Pour Simon Badinter, le père de Robert, “en demandant sa naturalisation en 1927, il avait choisi la France et plus précisément la République française”. S'il sympathisait avec le sionisme en soutenant financièrement ses associations, il n'envisageait aucunement de se rendre dans la Palestine d'alors sous mandat britannique.
Choisir la République, c'était non seulement choisir la France mais la liberté et la justice, dans un pays qui avait été capable de revenir sur l'injustice faite au capitaine Dreyfus.
Son choix était donc fait, et ce fut celui de toute sa famille. Il recherchait l'assimilation totale au point de ne plus vouloir parler yiddish, mais français à la maison. Durant la première guerre, le grand-père Shulim, déjà âgé, voulut même s'engager pour la France durant la Première Guerre mondiale mais en fut empêché par le Conseil de Révision…Robert Badinter partage totalement ce choix. Il voit dans M. Martin, l'instituteur de sa mère Charlotte (ex-Chiffra), l'incarnation même de cette possibilité d'assimiler tous les enfants immigrés. Cette volonté d'assimilation poussa Simon à faire inscrire toute sa famille sur le registre du “fichier juif” à la Préfecture de Police dès septembre 1940. Il voulait se conformer à la loi, quelle qu'elle soit.
Mais ce qui était possible pour les parents Badinter l'était beaucoup moins pour la grand-mère Idiss qui, analphabète, ne pouvait changer aussi facilement sa langue maternelle. “Pour elle son foyer était celui de ses enfants”, et sa patrie, la ville où elle vivait avec eux.”. Heureusement pour elle, le Yiddishland persistait et c'est ce qui lui permettait de se sentir à l'aise à Paris.
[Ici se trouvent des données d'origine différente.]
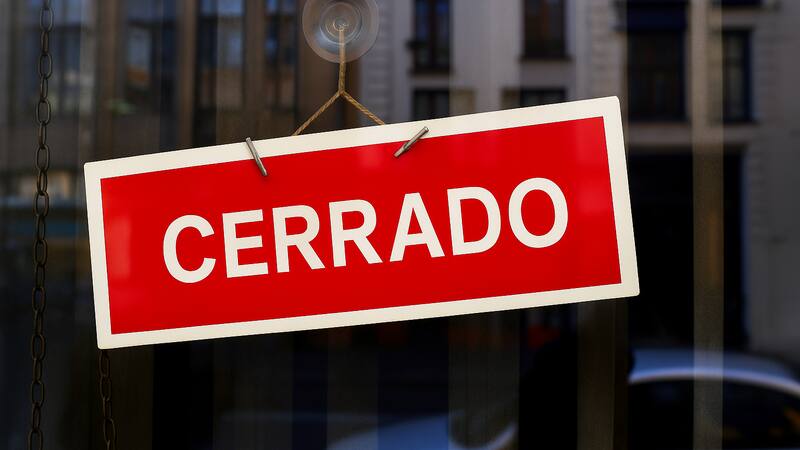 Se despide el supermercado más histórico del país: casi 60 sucursales bajarán sus persianas por la crisis.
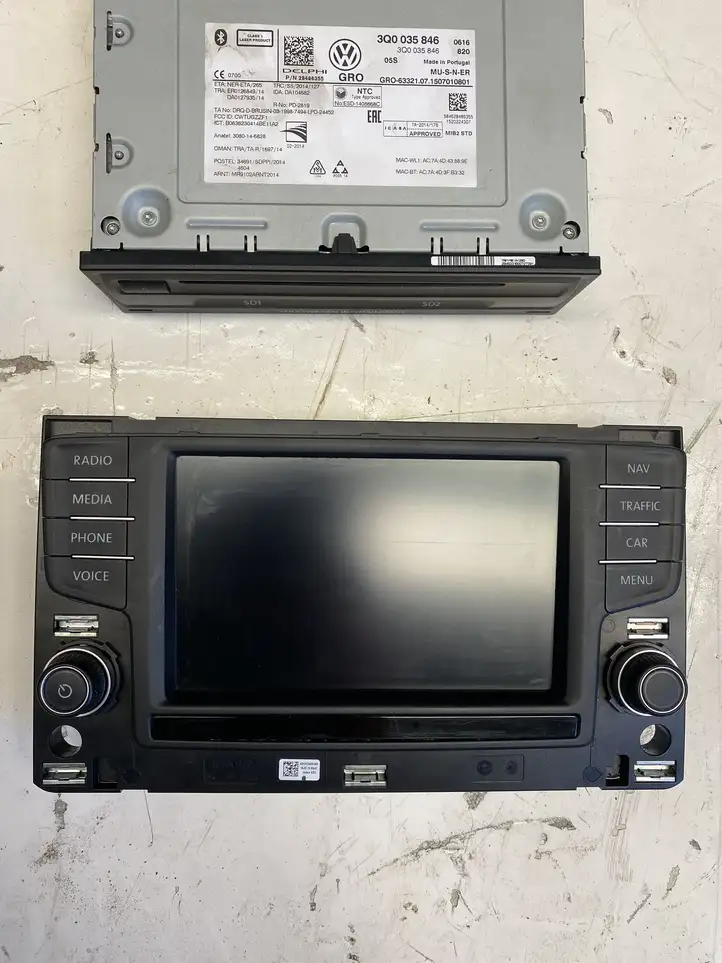 Volkswagen PASSAT B7 (2011 - 2014) 3Q0035846 Контроллер мультимедийной системы — фото 2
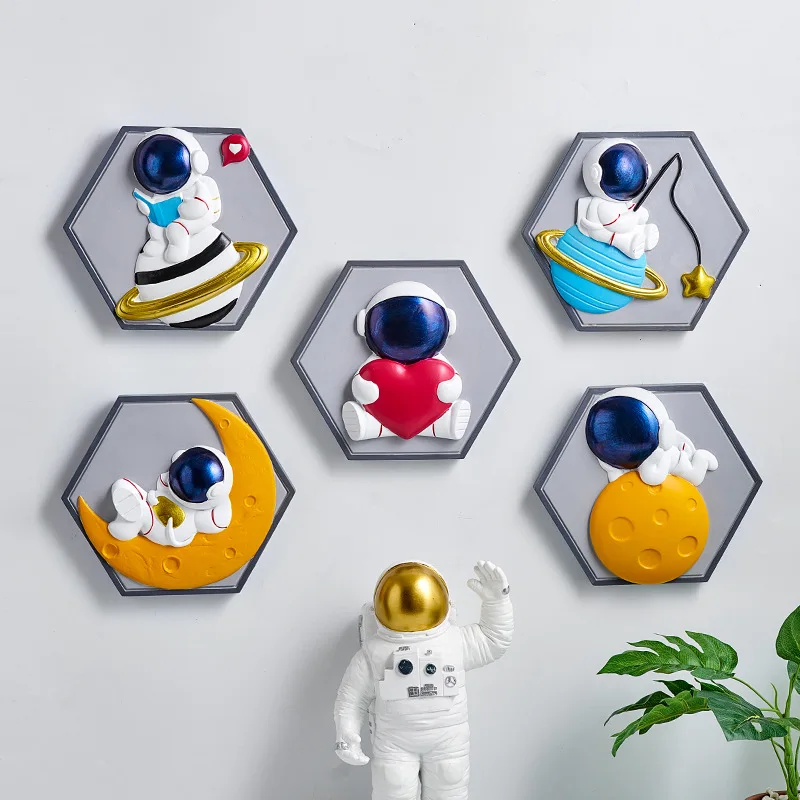 Nordic Creative Astronaut Wall Hangings Home Living Room Study Entrance Wall Hanging Children's Room Wall Decoration
Nordic Creative Astronaut Wall Hangings Home Living Room Study Entrance Wall Hanging Children's Room Wall Decoration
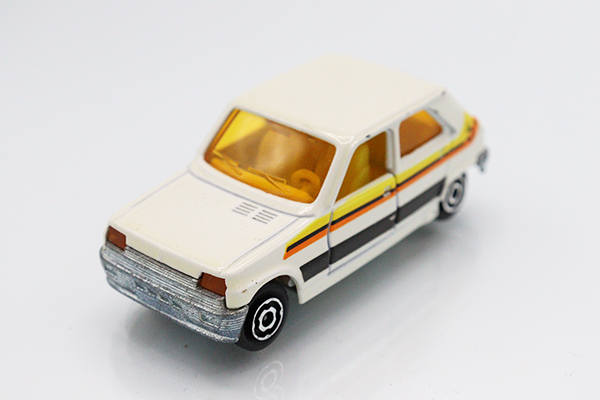 ミニカーショップ ケンボックス マジョレットルノー5 #5 ※1/51スケール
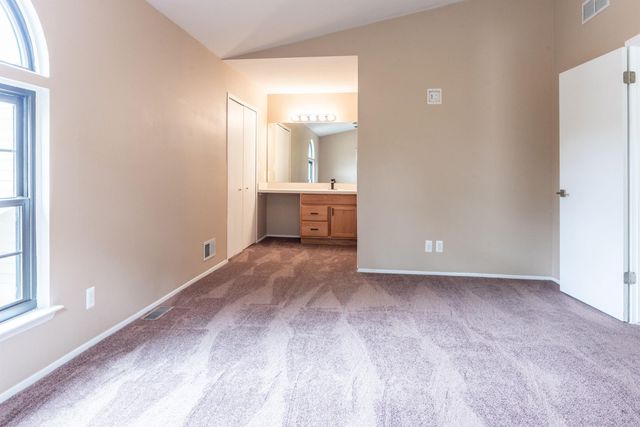 5679 Drake Hollow Drive, West Bloomfield, MI 48322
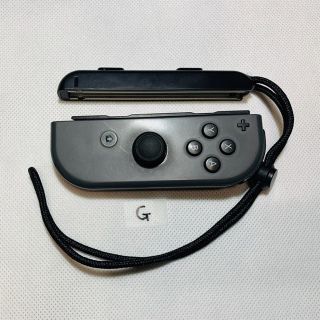 ニンテンドースイッチ(Nintendo Switch)のG 完動品【ニンテンドー スイッチ】Joy-Conグレー(R)+ストラップ(その他)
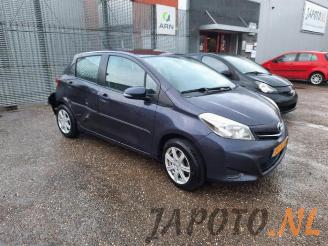 Toyota Yaris Yaris III (P13), Hatchback, 2010 / 2020 1.0 12V VVT-i picture 6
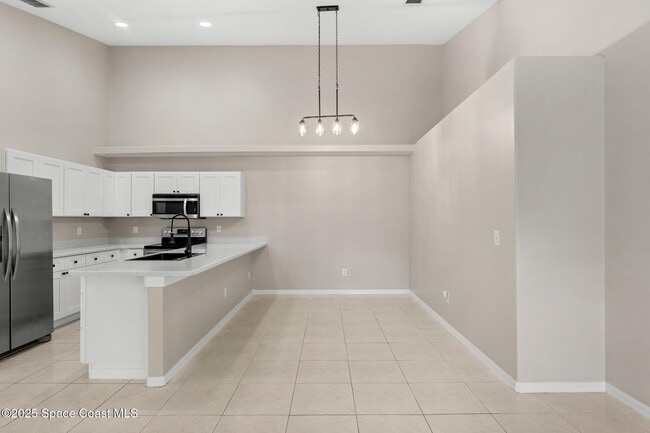 Photo - 158 Empress Ave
Elle incarnait la persistance d'une étrangeté juive dans une famille qui se voulait complètement française. Elle n'était pas seule.
Robert Badinter note combien les mères juives redoutait les mariages “mixtes”. L'hostilité des Juifs français de longue date vis-à-vis de cette immigration venue de l'Est fut aussi un obstacle à leur assimilation. .
Mais ce livre, si passionnément français, se termine sur une note dramatique. Il rappelle la mémoire de son père, Simon Badinter, de la la mère de son père, Schindler Badinter, et de Naftul Rosenberg son oncle, assassinés à Sobibor et à Auschwitz pour les deux derniers. Idiss meurt de maladie en pleine Shoah, le 17 avril 1942.
On comprendra que le livre se termine par le mot “malheur”. On peut y voir une allusion au célèbre cri du poète juif allemand du XIXème siècle : “le judaïsme n'est pas une religion, c'est un malheur!”.
Peut-on y voir aussi un doute sur le bien fondé d'une totale assimilation ? Le tout dernier chapitre conclut sur “Le droit antisémite et xénophobe en France pendant la Seconde Guerre mondiale “ découpé en deux parties : le gouvernement de Vichy et les mesures allemandes. Pas de quoi susciter l'espoir.
Pourtant la vie d'Idiss se termine par un acte de courage, en cohérence avec le courage dont elle aura fait preuve toute sa vie. En pleine occupation, sa grand-mère eut droit à un véritable, bien que furtif, enterrement juif avec rabbin et kaddish.
Dans les pires des circonstances, malgré la mort omniprésente, malgré l'assimilation, le peuple juif reste חי (‘ha), toujours vivant.
Un beau livre, utile à lire dans les écoles, pour perpétuer la mémoire.